OK, so I'm 23 years old and I've been living with gyne for about 10-11 years. During that time I did everything I needed to do to hide my 'condition' and make sure no one knew anything about it. I pretty much became anti-social - and throughout those years I also developed a lot of addictions. I got heavy into drugs at a very young age. Getting 'high' took me out of my reality, and put me in a place where I didn't think about my gyne. It certainly wasn't a solution to the problem - It was nothing more than self medication to temporarily 'numb' the pain. I eventually hit rock bottom and I had absolutely no other choice but to turn my life around. I went to college, I graduated at the top of my class, and I now have a well paying job that I really do enjoy.
I just recently 'came out' a few months ago and told my family about my gyne, and let them know how it's been affecting me for all these years. This was a HUGE step for me, and I'll tell you, it really took a lot of pressure off my shoulders. I wasn't thinking about my gyne nearly as much, and overall I was just a happier person. It hasn't been until these last few weeks that I've had my gyne on my mind practically all the time. I attribute this to A: the fact that its gotten warmer outside and its getting harder to wear layers upon layers of clothes, which in turn, makes me ALOT more self conscious in public...and B: My surgery is coming up on July 3rd, and I cant help but to be excited/anxious/nervous/hopefull about it all.
Recently though, I've had a change in how I view my gyne. I certainly haven't become more self confident in my physical appearance, but I've become far more willing to do things that I normally wouldn't do. For instance, If I go out to a bar, I'm far more willing to talk to a girl and ACTUALLY HOPE that I get 'lucky', instead of my former self who would just 'ignore' girls with the fear that things would get intimate and I would end up 'exposing' myself. My mind set now is kind of like this: These are your last few weeks that you'll be living with gyne, so F*CK IT. Go out there. Meet a girl. Get exposed...Its almost like I'm TRYING to expose myself to see what kind of reaction I get. (it's pretty exhilarating)

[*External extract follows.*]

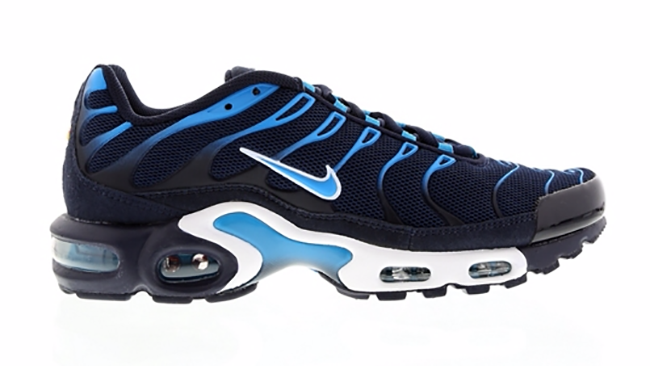 f3644c4a1e83d2 ... clearance nike air max plus tuned 1 blue lagoon 9447a 1f752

Anyway, I'm not exactly sure what the purpose of this post was. I guess I just wanted to get some things off my mind in a place where I know I'll be accepted and not judged.
TAKE HOME: I just want everyone to truly believe that ANYTHING IS POSSIBLE. Whether your battling with addiction, your trying to land that perfect job, or maybe your just trying to lose some weight and get into shape - ITS ALL POSSIBLE. I'm living breathing proof that you can completely turn your life around. No matter what the circumstances. You need to understand though - EVERYTHING TAKES TIME....Also Realize that when your on your journey, wherever you may be going, and things start to become difficult, that's a sure sign that your making progress - Your taking it all to the next level.
SO, Stay positive everyone, keep your head up, and just try to live life one day at a time.
Thank you for reading, and thank you to everyone on this board for helping me to better accept myself and my gyne.